Глава 4 На пути к республике
Глава 4
На пути к республике
К середине июля складываются два очага будущего восстания. Первым из них было собрание комиссаров столичных секций, вторым — центральный комитет федератов, собиравшихся в Париже.
Секции давно подняли свой голос. Уже в июне некоторые из них выступали с требованием свержения Людовика XVI. С 23 июня комиссары секций стали регулярно собираться в здании ратуши, явочным порядком присвоив себе права нового революционного органа столицы. С начала июля требования секций приобретают все более решительный характер. В Ассамблею направляется поток петиций, призывающих не только к отставке Лафайета и других предателей-генералов, но и к свержению короля, нарушившего конституцию и подло изменившего родине. Руководящая роль в деятельности секций принадлежала якобинцам и кордельерам. Бурную энергию в эти дни развивают Дантон и Шомет. Под влиянием агитации Дантона одна из секций проводит решение об отмене деления своих граждан на активных и пассивных; этот смелый акт становится примером для других районов столицы.

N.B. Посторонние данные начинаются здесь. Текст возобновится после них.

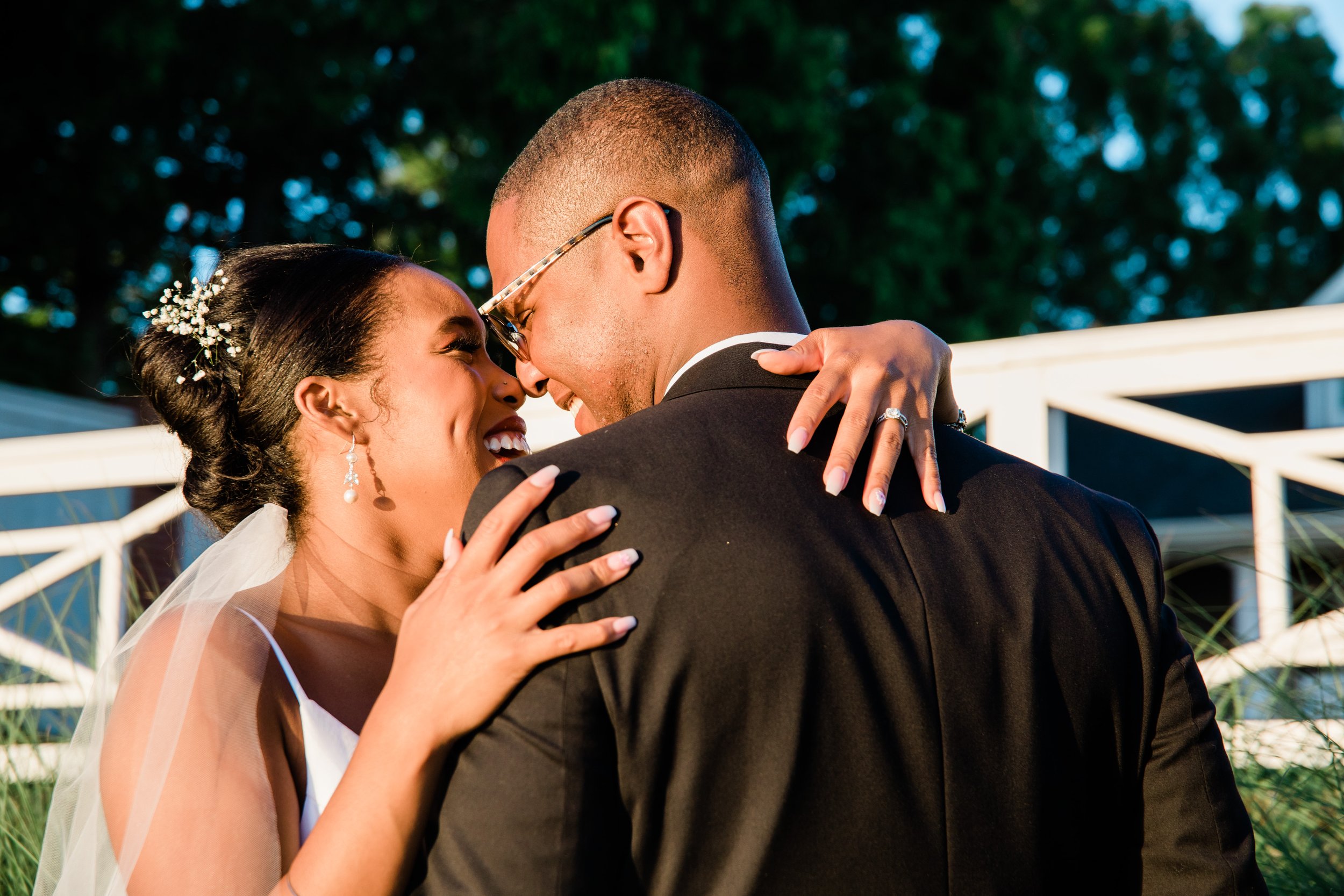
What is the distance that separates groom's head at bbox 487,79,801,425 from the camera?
2.10m

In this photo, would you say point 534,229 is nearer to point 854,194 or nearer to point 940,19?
point 854,194

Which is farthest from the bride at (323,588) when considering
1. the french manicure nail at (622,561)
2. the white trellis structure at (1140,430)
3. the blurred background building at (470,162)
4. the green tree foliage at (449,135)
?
the green tree foliage at (449,135)

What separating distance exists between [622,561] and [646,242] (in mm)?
757

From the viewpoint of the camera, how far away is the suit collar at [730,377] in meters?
1.85

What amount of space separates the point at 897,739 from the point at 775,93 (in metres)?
12.9

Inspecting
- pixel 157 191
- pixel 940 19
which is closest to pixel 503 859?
pixel 157 191

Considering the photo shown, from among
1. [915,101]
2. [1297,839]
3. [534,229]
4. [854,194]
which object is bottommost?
[1297,839]

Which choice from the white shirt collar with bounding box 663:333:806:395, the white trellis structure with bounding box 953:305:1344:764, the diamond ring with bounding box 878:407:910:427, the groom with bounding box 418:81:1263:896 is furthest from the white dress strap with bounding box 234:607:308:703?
the white trellis structure with bounding box 953:305:1344:764

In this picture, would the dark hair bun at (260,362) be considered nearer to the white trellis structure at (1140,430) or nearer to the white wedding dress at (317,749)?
the white wedding dress at (317,749)

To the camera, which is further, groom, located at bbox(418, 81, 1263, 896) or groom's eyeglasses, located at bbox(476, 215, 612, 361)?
groom's eyeglasses, located at bbox(476, 215, 612, 361)

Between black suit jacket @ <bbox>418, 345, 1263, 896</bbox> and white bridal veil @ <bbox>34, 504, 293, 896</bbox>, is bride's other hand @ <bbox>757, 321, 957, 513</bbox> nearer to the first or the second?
black suit jacket @ <bbox>418, 345, 1263, 896</bbox>

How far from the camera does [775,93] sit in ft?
44.8

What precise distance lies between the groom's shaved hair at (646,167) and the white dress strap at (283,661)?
1.06m

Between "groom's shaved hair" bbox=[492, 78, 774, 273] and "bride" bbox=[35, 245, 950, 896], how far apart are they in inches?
13.3
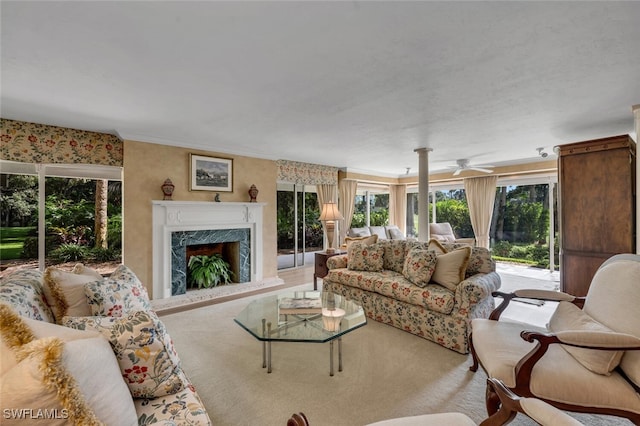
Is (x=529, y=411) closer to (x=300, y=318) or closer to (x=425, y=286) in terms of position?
(x=300, y=318)

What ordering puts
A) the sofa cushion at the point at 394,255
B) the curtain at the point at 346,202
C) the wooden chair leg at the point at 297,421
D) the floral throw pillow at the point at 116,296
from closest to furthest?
the wooden chair leg at the point at 297,421 → the floral throw pillow at the point at 116,296 → the sofa cushion at the point at 394,255 → the curtain at the point at 346,202

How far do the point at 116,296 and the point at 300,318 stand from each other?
1.38 m

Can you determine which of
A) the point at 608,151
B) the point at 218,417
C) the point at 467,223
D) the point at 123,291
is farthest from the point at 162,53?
the point at 467,223

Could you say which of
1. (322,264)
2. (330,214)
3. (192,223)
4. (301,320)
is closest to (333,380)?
(301,320)

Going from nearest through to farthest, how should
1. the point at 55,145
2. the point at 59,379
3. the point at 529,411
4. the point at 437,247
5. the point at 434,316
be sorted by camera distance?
the point at 59,379 < the point at 529,411 < the point at 434,316 < the point at 437,247 < the point at 55,145

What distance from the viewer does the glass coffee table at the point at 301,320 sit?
84.7 inches

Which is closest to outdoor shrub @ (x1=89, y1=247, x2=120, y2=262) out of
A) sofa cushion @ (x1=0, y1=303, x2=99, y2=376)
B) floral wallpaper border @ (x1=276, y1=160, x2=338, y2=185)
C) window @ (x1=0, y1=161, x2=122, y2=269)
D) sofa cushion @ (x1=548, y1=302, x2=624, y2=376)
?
window @ (x1=0, y1=161, x2=122, y2=269)

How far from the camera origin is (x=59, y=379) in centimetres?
85

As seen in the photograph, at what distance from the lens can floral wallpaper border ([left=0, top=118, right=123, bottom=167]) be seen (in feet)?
10.7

Одновременно в Париже образуется лагерь вооруженных федератов. К 11 июля их было зарегистрировано свыше тысячи шестисот человек, к 24 июля — уже около четырех тысяч. Согласно декрету Собрания федераты должны были присутствовать в Париже для празднования дня взятия Бастилии, а затем их надлежало перевести в Суасеон. Но вожди демократии настаивали на том, чтобы сохранить лагерь федератов в самой столице. 16 июля Робеспьер доказывает в Якобинском клубе необходимость пребывания федератов в Париже до тех пор, пока не будет ликвидировано напряженное положение. На следующий день он пишет от имени федератов адрес Законодательному собранию, в котором формулирует основные принципы программы демократов: отстранение исполнительной власти в лице короля, возбуждение обвинения против Лафайета, смещение военных и административных должностных лиц, обновление состава судов. Таким образом, парижский народ, объединявшийся с населением всей страны, под руководством Якобинского клуба и других демократических организаций готовился приступить к осуществлению последнего акта низвержения старого порядка…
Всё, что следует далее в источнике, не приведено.